Bridi commenced her study at Monash University in 2003 and is in her fourth year of an Arts/Law degree.  In her arts degree, Bridi has a double major of English and Cultural Anthropology.  In the past four years she has developed a particular passion for international humanitarian law, international criminal law and various other areas of human rights and development.

She has been able to pursue these endeavours beyond her studies at Monash and outside of a purely legal interest in the field.  While Bridi has spent time in a number of developing regions, she has harboured a particular interest in Africa, having worked for a Ugandan NGO, Beroya, as a human rights case researcher, development consultant and legal educator.  She was fortunate during her time in Uganda, to use her research to partner with the Ugandan Law Fraternity and International Justice Mission as well as being a guest speaker for the East African World Bank retreat delegation.  Following this period in Uganda, Bridi returned to Australia to complete a research internship with the humanitarian law department of the Australian Red Cross in which she examined the situation of conflict in Northern Uganda that is before the International Criminal Court. 
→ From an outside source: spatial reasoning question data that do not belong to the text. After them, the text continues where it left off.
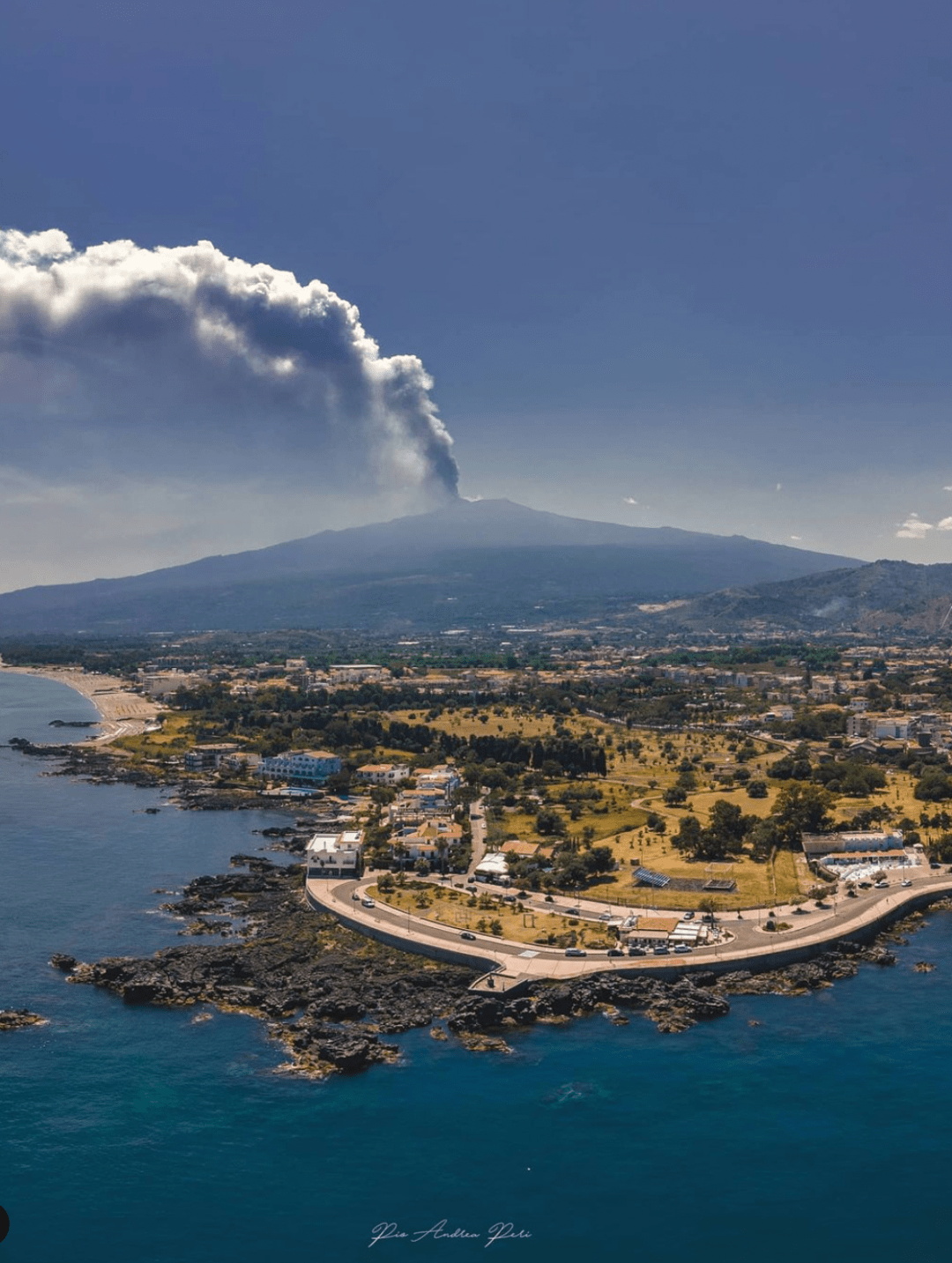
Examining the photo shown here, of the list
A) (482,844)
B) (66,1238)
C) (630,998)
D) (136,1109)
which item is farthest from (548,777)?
(66,1238)

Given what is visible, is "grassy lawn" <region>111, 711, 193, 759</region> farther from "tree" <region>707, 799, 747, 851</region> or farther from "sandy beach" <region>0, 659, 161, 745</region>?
"tree" <region>707, 799, 747, 851</region>

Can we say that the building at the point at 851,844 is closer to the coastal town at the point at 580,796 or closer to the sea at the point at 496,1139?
the coastal town at the point at 580,796

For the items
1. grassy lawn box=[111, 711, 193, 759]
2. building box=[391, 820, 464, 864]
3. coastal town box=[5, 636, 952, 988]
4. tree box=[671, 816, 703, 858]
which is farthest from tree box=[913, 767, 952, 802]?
grassy lawn box=[111, 711, 193, 759]

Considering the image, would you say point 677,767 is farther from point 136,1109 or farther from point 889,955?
point 136,1109

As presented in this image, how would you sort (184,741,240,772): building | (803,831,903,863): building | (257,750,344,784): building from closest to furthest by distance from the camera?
(803,831,903,863): building, (257,750,344,784): building, (184,741,240,772): building

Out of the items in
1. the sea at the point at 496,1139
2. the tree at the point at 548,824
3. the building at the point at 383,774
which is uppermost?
the building at the point at 383,774

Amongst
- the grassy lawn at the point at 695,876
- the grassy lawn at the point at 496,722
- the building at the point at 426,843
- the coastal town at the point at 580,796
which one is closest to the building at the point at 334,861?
the coastal town at the point at 580,796
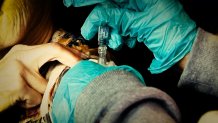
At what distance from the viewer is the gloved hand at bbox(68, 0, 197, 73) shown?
152cm

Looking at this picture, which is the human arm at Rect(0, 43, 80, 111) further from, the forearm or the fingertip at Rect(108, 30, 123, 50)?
the fingertip at Rect(108, 30, 123, 50)

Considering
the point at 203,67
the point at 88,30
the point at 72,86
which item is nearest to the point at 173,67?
the point at 203,67

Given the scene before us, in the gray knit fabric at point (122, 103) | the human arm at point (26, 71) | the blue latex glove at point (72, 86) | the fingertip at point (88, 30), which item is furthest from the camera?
the fingertip at point (88, 30)

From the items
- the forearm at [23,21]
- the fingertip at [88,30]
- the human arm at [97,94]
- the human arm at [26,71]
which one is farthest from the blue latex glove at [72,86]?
the forearm at [23,21]

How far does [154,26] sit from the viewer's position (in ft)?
5.08

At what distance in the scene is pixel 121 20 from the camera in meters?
1.61

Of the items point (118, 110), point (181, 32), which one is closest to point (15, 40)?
point (118, 110)

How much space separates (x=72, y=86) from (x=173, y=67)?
2.47 feet

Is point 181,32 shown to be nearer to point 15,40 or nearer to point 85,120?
point 85,120

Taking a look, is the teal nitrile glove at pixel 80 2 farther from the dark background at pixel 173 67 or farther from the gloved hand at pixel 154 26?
the dark background at pixel 173 67

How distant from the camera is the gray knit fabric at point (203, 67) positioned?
54.1 inches

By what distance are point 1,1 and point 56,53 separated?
449 millimetres

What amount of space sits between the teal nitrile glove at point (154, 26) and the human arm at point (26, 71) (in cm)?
24

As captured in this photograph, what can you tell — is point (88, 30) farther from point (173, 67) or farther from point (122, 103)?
point (122, 103)
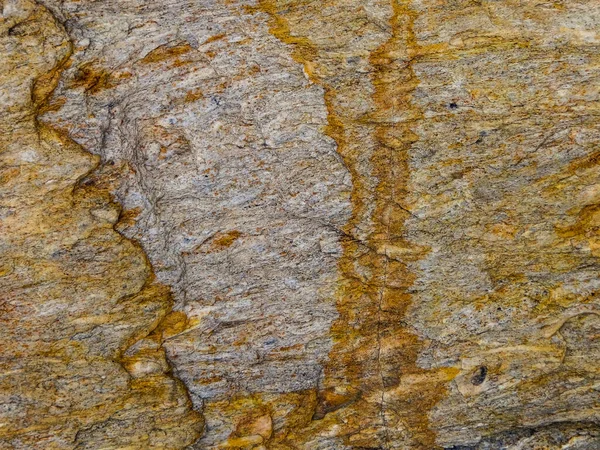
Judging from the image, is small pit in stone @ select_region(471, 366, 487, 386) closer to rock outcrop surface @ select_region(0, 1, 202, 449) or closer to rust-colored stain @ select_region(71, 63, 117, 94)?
rock outcrop surface @ select_region(0, 1, 202, 449)

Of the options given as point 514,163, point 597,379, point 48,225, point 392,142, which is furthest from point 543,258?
point 48,225

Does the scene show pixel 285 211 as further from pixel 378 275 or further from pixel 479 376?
→ pixel 479 376

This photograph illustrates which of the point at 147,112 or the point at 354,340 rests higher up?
the point at 147,112

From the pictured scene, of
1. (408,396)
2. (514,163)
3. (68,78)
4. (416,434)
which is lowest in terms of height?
(416,434)

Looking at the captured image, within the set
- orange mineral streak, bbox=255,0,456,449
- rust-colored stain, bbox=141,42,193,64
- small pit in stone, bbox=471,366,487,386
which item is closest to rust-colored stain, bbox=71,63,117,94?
rust-colored stain, bbox=141,42,193,64

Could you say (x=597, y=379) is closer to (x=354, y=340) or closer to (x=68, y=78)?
(x=354, y=340)

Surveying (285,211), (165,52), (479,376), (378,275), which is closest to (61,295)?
(285,211)
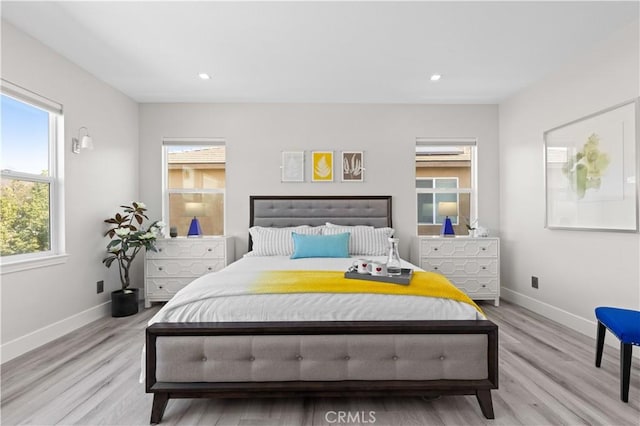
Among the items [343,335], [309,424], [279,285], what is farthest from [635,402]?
[279,285]

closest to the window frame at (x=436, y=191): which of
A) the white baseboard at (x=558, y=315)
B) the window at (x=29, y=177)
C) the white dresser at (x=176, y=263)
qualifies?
the white baseboard at (x=558, y=315)

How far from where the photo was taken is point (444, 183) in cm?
454

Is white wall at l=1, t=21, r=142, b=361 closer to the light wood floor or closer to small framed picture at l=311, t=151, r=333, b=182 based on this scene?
the light wood floor

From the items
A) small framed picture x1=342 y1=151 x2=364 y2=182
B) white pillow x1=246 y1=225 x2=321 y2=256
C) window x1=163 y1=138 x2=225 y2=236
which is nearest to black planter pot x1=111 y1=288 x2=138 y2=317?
window x1=163 y1=138 x2=225 y2=236

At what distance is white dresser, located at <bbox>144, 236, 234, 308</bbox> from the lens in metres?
3.93

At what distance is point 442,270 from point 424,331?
92.2 inches

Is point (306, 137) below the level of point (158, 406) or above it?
above

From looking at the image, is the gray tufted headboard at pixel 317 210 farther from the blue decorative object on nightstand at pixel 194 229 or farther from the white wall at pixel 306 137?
the blue decorative object on nightstand at pixel 194 229

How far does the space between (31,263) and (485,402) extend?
345 cm

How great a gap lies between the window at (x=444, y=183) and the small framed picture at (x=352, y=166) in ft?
2.62

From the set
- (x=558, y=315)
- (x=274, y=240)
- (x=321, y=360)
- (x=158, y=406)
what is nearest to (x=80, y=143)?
(x=274, y=240)

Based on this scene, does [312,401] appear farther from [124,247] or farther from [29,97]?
[29,97]

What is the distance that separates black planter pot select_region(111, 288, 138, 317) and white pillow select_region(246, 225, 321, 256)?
53.2 inches

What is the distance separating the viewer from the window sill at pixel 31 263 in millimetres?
2531
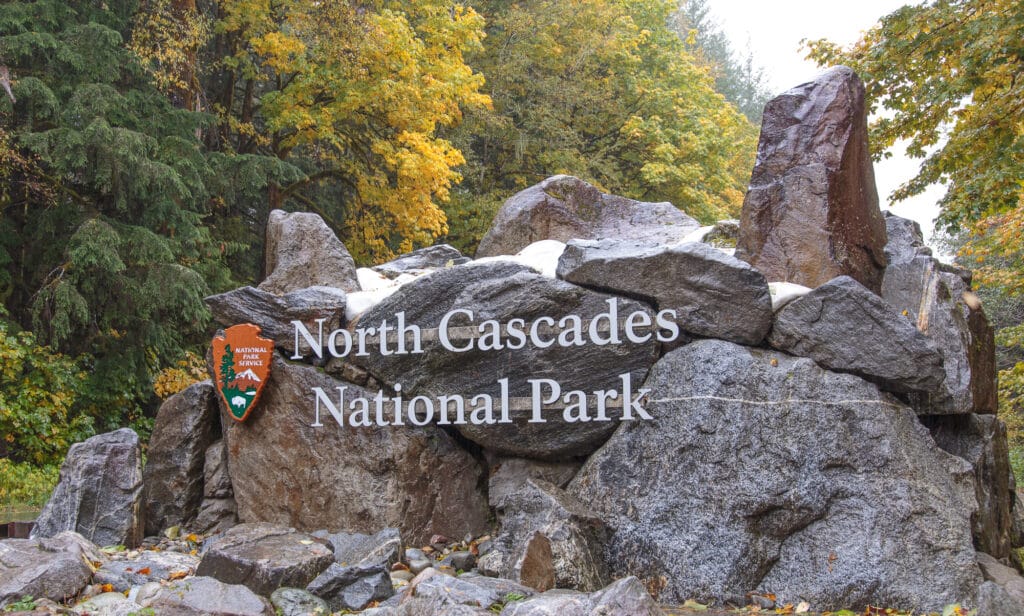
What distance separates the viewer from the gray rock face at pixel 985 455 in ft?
19.8

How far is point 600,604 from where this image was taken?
442 cm

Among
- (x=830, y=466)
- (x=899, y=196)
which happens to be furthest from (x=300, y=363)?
(x=899, y=196)

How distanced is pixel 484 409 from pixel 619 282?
4.47ft

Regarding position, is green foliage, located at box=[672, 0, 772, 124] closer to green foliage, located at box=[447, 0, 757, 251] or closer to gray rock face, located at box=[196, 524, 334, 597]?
green foliage, located at box=[447, 0, 757, 251]

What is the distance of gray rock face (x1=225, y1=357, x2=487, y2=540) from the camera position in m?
6.62

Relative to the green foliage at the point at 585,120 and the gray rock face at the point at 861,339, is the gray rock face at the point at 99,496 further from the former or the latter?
the green foliage at the point at 585,120

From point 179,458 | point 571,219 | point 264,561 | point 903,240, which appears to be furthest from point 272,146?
point 903,240

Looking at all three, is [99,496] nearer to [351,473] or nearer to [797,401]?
[351,473]

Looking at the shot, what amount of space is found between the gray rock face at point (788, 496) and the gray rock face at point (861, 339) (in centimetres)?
12

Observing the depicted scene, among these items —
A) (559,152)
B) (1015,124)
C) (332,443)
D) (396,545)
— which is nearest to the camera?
(396,545)

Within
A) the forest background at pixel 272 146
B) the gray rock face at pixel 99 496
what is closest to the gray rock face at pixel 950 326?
the forest background at pixel 272 146

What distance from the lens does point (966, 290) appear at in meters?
6.82

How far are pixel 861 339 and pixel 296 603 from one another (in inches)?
153

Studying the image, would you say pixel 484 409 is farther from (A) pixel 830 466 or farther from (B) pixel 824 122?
(B) pixel 824 122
Bridi has recently worked for the United Nations Khmer Rouge Taskforce in Cambodia where she has been an intern in the Office of the Co-Prosecutors of the Extraordinary Chambers in the Courts of Cambodia (The Khmer Rouge Tribunal).

Underlying her pursuit of a career in the various fields of human rights and development, is Bridi’s commitment and passion to the fulfilment of human rights on a local, regional and international scale using a multidisciplinary approach.